* _Exercise objective_
The lines below from the one with "Smoothie Recipe Book: Large" up to and including the one with "Il viaggio dell'assassino." are what you should set down, exactly and without pictures.

Crawled caption data:
*** Begin section ***

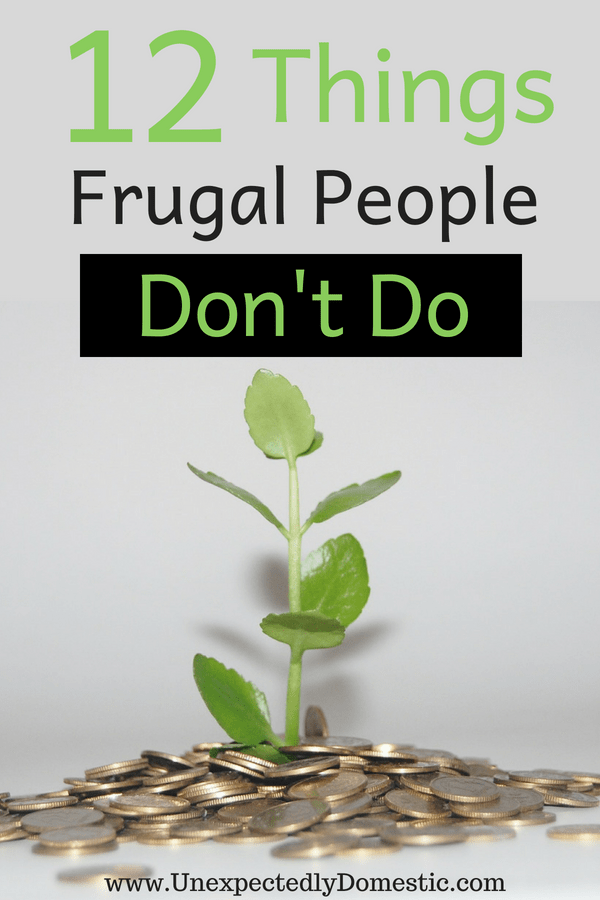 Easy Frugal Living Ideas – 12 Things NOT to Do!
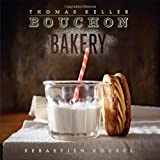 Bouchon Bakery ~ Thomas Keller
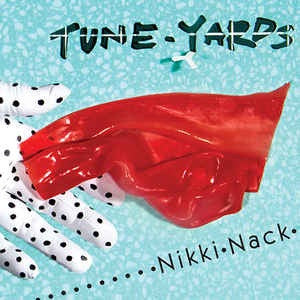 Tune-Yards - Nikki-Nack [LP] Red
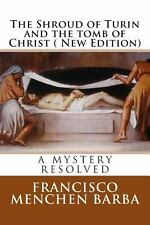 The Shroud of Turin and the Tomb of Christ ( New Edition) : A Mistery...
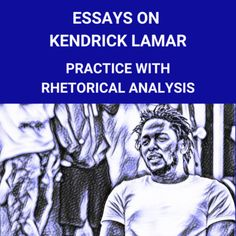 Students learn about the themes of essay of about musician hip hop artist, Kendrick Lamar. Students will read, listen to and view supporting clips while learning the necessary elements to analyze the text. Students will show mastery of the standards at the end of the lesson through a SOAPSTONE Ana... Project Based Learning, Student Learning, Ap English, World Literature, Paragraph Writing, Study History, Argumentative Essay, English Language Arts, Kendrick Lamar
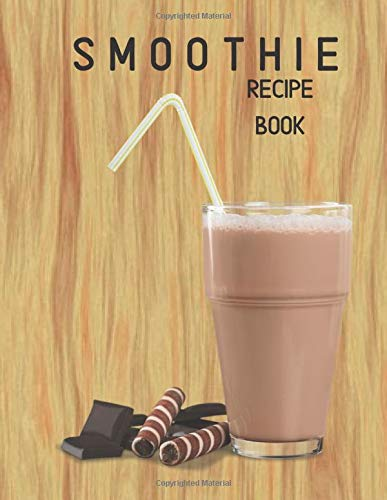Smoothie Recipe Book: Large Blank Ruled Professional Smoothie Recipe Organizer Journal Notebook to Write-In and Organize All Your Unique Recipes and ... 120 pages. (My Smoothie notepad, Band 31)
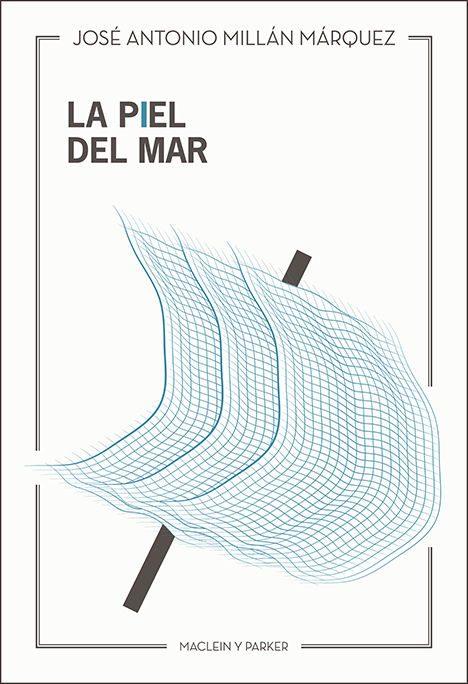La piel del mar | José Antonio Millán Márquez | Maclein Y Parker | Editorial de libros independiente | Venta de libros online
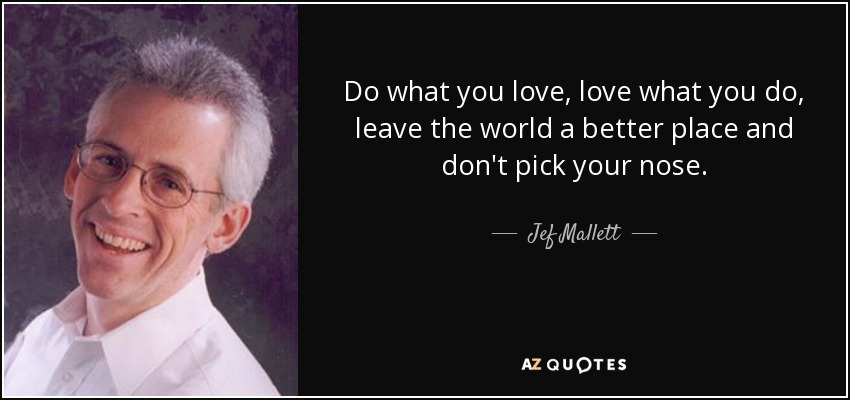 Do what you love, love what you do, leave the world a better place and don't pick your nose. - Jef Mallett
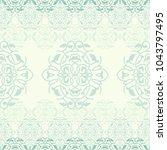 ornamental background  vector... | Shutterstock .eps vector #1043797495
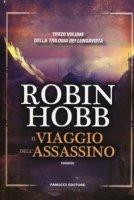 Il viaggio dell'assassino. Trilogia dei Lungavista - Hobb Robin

*** End section ***
*** Begin section ***

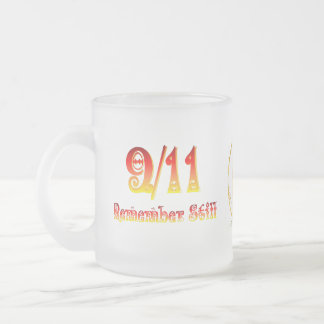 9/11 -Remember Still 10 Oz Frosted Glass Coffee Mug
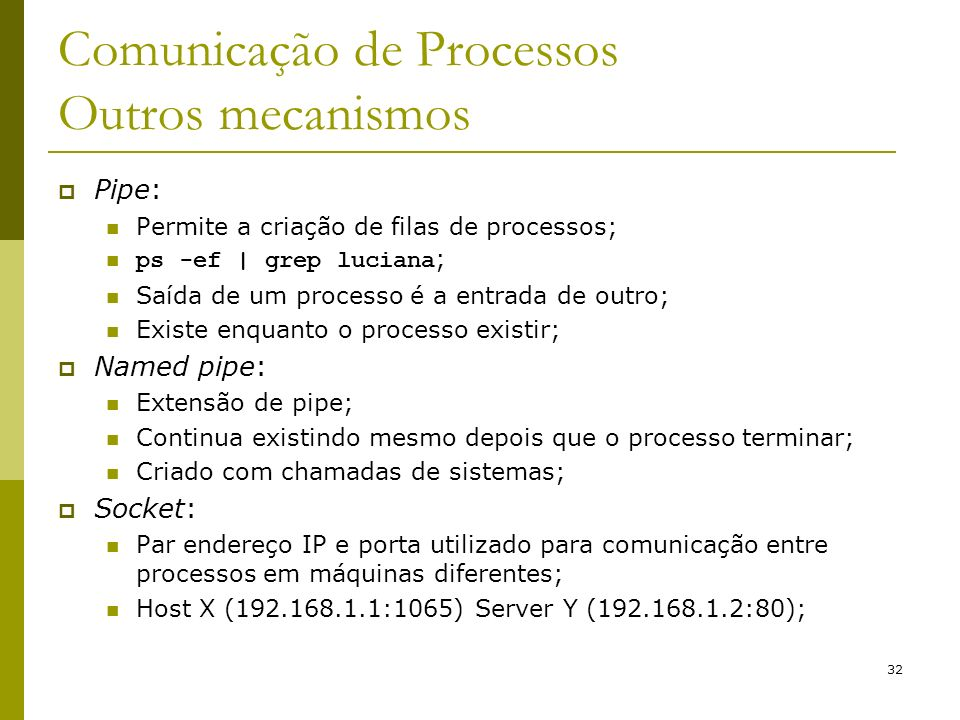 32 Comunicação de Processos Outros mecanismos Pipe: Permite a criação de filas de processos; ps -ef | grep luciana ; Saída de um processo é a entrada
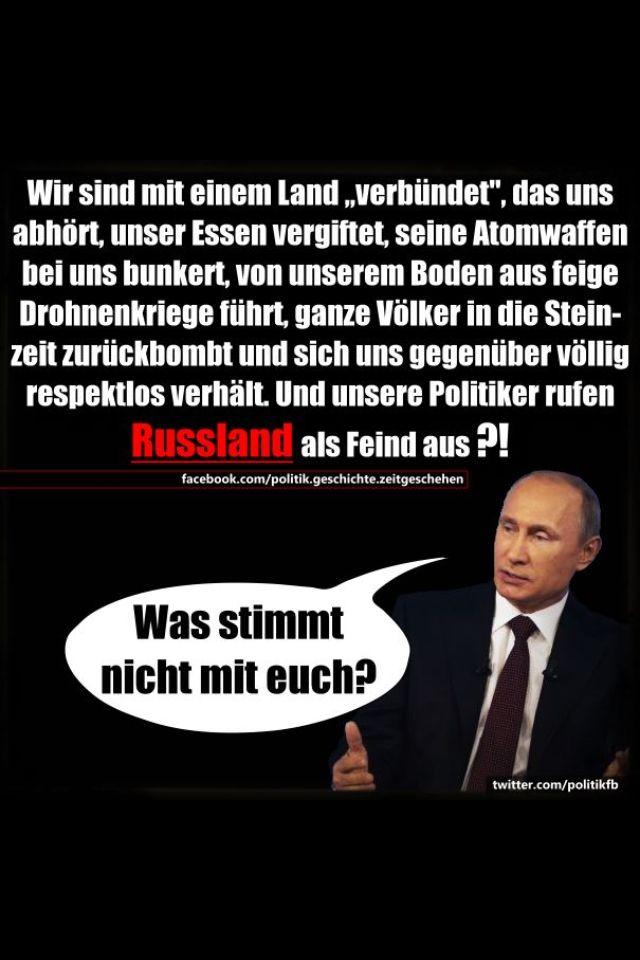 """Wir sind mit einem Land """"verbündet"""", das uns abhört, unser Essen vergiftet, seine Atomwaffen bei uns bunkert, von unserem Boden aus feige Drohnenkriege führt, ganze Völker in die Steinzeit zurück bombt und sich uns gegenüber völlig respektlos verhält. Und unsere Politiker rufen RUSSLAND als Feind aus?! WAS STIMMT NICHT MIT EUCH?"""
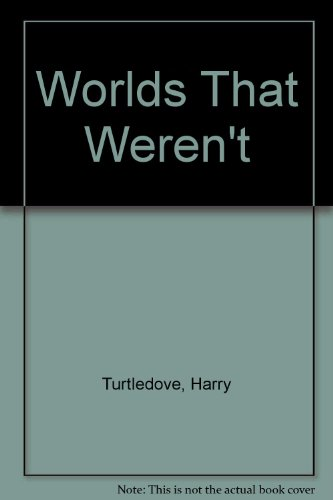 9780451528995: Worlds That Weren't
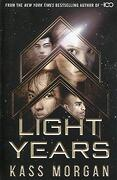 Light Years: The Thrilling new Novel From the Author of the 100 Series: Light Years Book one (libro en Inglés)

*** End section ***

* _Response_
Smoothie Recipe Book: Large Blank Ruled Professional Smoothie Recipe Organizer Journal Notebook to Write-In and Organize All Your Unique Recipes and ... 120 pages. (My Smoothie notepad, Band 31)
La piel del mar | José Antonio Millán Márquez | Maclein Y Parker | Editorial de libros independiente | Venta de libros online
 Do what you love, love what you do, leave the world a better place and don't pick your nose. - Jef Mallett
 ornamental background  vector... | Shutterstock .eps vector #1043797495
 Il viaggio dell'assassino. Trilogia dei Lungavista - Hobb Robin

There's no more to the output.